De la sérigraphie à la sculpture, de la peinture à l'installation, Stéphane Calais multiplie les figures de style, sous-tendues par la ligne de son dessin, le tout dans un univers suave, ludique, parfois inquiétant. Tous les médiums utilisés par l'artiste, réunis par l'énergie du dessin, peuvent être considérés comme des extensions de la feuille de papier.
La série de « sculptures collage » intitulé « Ornement, crime et délice » illustre bien son intérêt pour la densité et l'hétérogénéité des styles et des matières : il s'agit de filets suspendus au plafond supportant ballons de basket, plantes vertes, plumes etc. Le décoratif n'est pas accessoire, mais constitue une dynamique - de réseau - interne aux oeuvres. Le collage est « une certaine façon de sédimenter le réel » selon l'artiste, de croiser les temporalités, toujours sur le mode de l'hétéroclite.
Cependant, une certaine violence est présente en filigrane ; comme tous les contes, son travail contient un double niveau de lecture. Par exemple, Calais est fasciné par l'oeuvre et le destin tragique de Bruno Schultz, écrivain et dessinateur juif polonais, qui « fait partie des dessinateurs de fantasme, cette grande lignée qui forge réellement un univers global » (voir l'installation «
» 2007-2008). Cette "allégresse furieuse [est] un peu amère (au sens culinaire)" selon Pierre Staudenmeyer.
Stéphane Calais est né en 1967. Il vit et travaille à Paris.

Le grand Masque aux fleurs - Stéphane Calais - 2008
Acrylique et encre sur toile, 80x100x8cm (photo F. Doury)
Stéphane Calais cite la peinture de genre dans ce qu'elle a de plus mineur,
Le grand masque aux fleurs est un peu un paysage, un peu une nature morte. L'oeuvre semble nous faire un clin d'oeil ; un masque émerge du bloc central comme dans l'imaginaire baroque où les nuages et les roches cachent des visages. Dans l'ensemble de ses peintures sur toile, l'artiste, grand coloriste, met en scène des
feux d'artifice de couleur toujours très exubérants, en contraste avec certaines de ses oeuvres en noir et blanc plus austères. « Les peintures sur toile, acrylique et encre, tendent toutes et toujours à la concrétion. La précipitation d'éléments forme bloc naturellement. Les niveaux sont apparents : le fond dégradé, lissé, puis le geste marqué des couleurs et enfin, le ou les traits à l'encre noire gelant le geste pictural. Ces trois opérations visent à distancier l'opération « peinture », pourtant les sujets les plus simples, triviaux ou / et idiots m'y replongent. J'ai souvent cette intuition que : 'Le Délice est-il donc un tel Précipice, / Que je doive poser mon pied comme il sied / De peur d'abîmer mon soulier? (...)' (Emily Dickinson, cahier 18, 1862) », Stéphane Calais, texte de l'exposition « Le style », 2007, galerie Jocelyn Wolff, Paris.

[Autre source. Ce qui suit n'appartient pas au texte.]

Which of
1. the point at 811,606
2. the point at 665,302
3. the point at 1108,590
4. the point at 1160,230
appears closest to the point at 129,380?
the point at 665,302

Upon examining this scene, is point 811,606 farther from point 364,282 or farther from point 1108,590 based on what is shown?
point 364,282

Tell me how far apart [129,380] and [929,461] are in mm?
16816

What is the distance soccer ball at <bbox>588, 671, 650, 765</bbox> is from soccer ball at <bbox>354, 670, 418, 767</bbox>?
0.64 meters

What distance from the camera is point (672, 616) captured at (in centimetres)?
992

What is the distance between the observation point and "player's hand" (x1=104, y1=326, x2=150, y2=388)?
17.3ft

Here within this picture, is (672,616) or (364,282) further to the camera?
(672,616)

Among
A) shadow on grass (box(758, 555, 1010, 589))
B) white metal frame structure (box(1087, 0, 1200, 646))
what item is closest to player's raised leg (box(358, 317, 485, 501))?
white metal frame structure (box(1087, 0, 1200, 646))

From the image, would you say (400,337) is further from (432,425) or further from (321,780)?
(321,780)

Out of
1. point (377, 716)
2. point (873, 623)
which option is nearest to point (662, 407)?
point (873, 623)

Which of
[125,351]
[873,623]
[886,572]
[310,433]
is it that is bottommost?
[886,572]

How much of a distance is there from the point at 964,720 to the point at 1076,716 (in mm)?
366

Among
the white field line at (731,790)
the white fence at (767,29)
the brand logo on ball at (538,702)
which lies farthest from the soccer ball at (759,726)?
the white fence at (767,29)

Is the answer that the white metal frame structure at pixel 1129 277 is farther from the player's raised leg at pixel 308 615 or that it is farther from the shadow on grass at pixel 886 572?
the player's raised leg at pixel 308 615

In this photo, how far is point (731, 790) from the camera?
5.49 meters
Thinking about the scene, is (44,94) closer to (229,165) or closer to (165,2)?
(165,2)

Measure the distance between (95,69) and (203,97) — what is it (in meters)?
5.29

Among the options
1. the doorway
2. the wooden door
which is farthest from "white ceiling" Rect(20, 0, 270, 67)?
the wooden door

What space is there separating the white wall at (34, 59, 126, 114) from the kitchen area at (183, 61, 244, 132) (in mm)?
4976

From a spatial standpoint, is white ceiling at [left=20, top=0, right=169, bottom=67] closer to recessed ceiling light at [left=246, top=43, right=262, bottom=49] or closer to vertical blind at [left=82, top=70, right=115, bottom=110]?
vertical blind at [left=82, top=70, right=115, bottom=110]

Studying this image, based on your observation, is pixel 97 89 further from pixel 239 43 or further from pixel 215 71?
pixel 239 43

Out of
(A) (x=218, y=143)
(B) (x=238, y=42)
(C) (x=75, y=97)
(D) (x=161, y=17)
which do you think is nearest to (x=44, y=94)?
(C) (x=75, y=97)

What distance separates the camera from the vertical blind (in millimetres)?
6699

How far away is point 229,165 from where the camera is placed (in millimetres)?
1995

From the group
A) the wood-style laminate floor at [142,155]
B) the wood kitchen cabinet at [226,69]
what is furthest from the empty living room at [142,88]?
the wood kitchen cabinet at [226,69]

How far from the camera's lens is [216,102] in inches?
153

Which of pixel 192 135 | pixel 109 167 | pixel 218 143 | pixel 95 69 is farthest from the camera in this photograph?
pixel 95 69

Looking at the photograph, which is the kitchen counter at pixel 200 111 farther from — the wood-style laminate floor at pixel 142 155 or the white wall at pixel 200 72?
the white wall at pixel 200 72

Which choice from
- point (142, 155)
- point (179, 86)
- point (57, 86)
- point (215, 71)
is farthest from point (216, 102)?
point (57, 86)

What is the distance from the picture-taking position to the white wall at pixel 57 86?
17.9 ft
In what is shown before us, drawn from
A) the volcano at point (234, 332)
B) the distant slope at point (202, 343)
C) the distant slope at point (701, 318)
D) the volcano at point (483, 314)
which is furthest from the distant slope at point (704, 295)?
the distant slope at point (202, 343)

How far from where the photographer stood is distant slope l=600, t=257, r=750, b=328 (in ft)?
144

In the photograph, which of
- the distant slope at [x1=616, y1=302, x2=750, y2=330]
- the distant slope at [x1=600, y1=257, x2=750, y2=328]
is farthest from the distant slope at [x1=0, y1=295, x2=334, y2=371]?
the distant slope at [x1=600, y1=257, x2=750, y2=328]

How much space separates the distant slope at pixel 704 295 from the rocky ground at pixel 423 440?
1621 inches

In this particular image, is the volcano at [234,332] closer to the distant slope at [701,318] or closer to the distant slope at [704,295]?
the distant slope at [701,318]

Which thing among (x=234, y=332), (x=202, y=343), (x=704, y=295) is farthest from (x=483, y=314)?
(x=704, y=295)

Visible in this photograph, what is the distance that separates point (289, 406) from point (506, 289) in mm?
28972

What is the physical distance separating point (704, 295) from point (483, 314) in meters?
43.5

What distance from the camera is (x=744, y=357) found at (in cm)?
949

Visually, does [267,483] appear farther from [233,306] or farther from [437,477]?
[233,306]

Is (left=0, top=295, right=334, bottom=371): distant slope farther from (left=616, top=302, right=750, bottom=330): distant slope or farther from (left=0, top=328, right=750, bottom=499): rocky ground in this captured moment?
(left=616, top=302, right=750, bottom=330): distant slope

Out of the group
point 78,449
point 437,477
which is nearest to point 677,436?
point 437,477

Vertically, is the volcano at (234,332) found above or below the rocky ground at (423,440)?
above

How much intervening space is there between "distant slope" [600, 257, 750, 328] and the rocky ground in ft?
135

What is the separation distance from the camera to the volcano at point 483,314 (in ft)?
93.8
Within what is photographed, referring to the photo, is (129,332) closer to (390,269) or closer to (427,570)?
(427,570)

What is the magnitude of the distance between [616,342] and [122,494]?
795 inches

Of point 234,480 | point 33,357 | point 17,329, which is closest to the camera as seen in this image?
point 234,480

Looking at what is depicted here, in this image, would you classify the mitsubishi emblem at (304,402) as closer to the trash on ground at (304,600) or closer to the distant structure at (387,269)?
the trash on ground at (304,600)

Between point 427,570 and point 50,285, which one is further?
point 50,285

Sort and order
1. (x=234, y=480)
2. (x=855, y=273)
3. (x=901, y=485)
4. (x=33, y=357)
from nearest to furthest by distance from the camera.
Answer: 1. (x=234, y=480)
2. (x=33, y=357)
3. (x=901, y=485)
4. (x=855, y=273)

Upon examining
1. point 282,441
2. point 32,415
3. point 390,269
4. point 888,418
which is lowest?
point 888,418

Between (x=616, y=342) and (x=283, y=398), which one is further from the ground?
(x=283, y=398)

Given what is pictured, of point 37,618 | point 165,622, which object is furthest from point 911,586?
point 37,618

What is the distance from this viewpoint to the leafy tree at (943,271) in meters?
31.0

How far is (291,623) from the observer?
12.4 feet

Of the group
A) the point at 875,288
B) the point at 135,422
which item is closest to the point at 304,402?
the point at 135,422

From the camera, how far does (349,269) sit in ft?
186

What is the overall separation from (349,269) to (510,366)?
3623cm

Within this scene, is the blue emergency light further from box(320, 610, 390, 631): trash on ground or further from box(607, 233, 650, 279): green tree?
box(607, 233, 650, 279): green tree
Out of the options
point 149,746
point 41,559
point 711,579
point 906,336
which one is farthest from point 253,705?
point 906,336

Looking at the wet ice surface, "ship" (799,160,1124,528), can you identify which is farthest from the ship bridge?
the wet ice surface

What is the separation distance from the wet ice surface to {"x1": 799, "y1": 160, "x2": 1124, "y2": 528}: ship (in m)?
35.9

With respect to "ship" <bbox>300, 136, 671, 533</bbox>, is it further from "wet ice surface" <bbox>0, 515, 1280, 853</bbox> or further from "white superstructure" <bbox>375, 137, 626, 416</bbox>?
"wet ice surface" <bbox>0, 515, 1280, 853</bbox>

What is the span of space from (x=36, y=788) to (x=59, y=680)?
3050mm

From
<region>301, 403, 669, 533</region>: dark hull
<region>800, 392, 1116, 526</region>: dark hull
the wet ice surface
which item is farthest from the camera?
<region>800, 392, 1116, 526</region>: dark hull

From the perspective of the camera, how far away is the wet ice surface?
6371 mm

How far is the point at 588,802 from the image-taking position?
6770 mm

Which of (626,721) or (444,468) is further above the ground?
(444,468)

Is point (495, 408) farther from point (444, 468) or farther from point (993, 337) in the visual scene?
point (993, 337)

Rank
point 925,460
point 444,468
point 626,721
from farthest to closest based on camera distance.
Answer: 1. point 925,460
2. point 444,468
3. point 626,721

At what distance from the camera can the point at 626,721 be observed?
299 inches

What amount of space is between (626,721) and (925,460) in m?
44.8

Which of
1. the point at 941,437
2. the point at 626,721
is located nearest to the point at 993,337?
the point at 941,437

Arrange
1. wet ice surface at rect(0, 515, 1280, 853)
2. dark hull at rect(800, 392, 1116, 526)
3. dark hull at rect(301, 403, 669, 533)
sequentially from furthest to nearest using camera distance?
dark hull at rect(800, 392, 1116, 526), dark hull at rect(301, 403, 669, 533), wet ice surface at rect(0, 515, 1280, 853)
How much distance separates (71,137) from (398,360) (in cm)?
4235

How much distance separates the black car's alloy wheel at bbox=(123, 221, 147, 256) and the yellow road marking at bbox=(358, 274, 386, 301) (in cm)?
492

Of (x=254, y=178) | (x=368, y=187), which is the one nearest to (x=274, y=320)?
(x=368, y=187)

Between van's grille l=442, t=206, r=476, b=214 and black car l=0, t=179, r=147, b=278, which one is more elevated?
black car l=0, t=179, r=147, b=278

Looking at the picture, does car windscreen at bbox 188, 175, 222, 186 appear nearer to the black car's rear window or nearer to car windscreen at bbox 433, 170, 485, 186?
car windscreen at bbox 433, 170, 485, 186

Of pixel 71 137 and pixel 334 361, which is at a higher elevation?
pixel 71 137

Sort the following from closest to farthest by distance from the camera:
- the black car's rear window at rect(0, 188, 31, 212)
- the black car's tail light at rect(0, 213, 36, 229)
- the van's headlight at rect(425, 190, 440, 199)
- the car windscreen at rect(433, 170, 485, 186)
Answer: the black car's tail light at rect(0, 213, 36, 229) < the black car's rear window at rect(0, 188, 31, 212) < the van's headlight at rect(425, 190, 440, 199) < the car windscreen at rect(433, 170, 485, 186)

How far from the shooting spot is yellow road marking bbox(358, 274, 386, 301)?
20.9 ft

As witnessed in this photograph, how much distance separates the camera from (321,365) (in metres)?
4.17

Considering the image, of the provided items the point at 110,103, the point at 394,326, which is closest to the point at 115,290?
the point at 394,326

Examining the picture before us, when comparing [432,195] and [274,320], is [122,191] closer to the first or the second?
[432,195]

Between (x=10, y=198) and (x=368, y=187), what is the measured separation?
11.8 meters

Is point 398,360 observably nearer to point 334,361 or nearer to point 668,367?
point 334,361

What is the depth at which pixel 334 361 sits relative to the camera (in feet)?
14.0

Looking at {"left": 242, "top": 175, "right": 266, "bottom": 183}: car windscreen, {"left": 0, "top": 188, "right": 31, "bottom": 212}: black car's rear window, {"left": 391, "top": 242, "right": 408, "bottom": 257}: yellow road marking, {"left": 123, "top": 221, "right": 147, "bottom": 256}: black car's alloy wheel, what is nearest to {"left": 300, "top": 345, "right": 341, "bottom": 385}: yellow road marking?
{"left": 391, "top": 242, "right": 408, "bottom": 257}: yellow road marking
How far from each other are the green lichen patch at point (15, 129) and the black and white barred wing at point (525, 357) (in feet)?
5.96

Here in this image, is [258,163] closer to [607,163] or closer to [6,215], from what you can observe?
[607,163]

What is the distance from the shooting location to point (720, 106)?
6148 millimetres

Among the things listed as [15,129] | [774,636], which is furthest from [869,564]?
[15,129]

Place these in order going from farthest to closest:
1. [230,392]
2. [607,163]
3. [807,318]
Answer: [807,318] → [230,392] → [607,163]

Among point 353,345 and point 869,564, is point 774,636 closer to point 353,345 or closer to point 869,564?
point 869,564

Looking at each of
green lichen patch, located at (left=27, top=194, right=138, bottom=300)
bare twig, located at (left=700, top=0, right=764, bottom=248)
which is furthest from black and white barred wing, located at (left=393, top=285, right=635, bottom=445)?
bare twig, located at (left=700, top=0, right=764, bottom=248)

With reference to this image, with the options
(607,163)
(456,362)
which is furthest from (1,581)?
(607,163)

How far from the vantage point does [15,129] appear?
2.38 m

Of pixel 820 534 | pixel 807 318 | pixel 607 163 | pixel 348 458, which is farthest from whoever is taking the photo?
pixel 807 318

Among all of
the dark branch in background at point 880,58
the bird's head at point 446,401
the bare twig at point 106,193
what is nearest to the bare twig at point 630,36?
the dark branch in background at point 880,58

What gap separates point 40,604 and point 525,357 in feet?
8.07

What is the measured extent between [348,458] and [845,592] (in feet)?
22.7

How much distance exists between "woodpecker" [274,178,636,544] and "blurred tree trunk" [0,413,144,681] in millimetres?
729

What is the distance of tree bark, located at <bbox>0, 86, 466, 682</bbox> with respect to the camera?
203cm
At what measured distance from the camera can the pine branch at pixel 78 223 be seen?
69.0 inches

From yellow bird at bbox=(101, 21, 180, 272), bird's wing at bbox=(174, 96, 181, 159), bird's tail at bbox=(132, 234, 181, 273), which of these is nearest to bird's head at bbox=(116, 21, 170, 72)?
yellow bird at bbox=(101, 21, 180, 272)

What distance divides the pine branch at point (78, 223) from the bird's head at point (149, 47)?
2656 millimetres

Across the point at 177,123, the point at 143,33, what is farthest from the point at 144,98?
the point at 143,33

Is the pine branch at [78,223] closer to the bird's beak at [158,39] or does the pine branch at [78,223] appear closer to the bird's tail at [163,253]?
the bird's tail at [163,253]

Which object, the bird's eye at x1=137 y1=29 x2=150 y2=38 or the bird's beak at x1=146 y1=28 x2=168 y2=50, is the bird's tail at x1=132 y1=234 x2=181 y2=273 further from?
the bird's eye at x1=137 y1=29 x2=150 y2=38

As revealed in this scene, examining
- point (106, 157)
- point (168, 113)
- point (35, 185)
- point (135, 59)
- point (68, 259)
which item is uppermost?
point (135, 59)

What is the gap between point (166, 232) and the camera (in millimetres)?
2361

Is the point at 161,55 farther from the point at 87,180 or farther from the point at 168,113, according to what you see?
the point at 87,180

L'herbier (petit trianon) - Stéphane Calais - 2007
Sérigraphie sur PVC
« L'herbier (petit Trianon) » se compose de quatre dessins « réalistes » de végétaux, sérigraphiés sur PVC transparent. Basée sur une pratique du dessin comme étude, cette oeuvre fait écho aux nombreux carnets de croquis de l'artiste, mais aussi à la série de « Magnolia » (dessins dont le trait est traduit en sculpture par un fil de métal peint, 2008).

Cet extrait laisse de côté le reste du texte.